Revolutionary soldadera, suffragist, journalist, and labor organizer, Florinda Lazos León (1898-1973) advanced feminist and labor causes throughout Mexico, but particularly in her home state of Chiapas. During the Revolution she was a nurse in the Carrancista Liberating Army of the South and participated in organizing both the first Congress of Women Workers and Peasants of Chiapas (1919) and the first National Congress of Women Workers and Peasants (1931).
Scholarship on Mexican suffrage often omits the fact that Chiapas was the first Mexican state to grant women full rights of citizenship (“just” the fourth to give them the right to vote). In 1926, Lazos León became the first woman elected to the Chiapas legislature, more than a quarter century before women won the right to vote nationally. Though a few women had been elected in the Yucatan in 1924, they were not allowed to serve, making Lazos León the first woman ever to serve in a state-level elected office in Mexico.

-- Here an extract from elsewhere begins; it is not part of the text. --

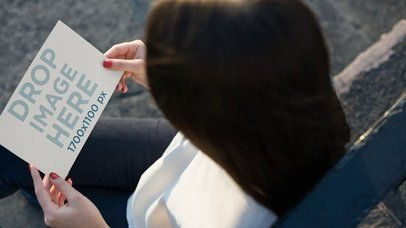 Video Of A Girl Looking At A Flyer While Sitting Down Waiting Mockupa13915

This broadside was published after Lazos León announced her candidacy in a July issue of the worker’s party newspaper that she edited, La Gleba, and shortly before her November election. It is addressed to the women of her hometown, San Cristóbal de las Casas. The text is a finessed position on the Cristeros Rebellion–a violent conflict between the Mexican state and the Catholic Church in the 1920s. The seeds of the rebellion began with the 1917 Mexican Constitution. It restricted the political and economic power of the Church through several measures: requiring primary schools to be secular, nationalizing their property, and banning public ceremonies; the Church’s power was further reduced by additional statues and enforcement beginning in 1924 during the Calles presidency. Following increased anticlerical persecution, the Catholic hierarchy refused to conduct public mass and closed their churches in 1926. This led to an unusual role for women, who became the leading lay ministers of their communities.
In the present document, Lazos Leon implores women not to be drawn into the conflict, or as she wrote, used as “cannon fodder” by powerful government and religious interests. Instead, she asks that they stay true to the roots of their Christianity and protect poor and working people (including the rights of indigenous peoples).
Truly a rare surviving primary document authored by Lazos León who has no author record in WorldCat.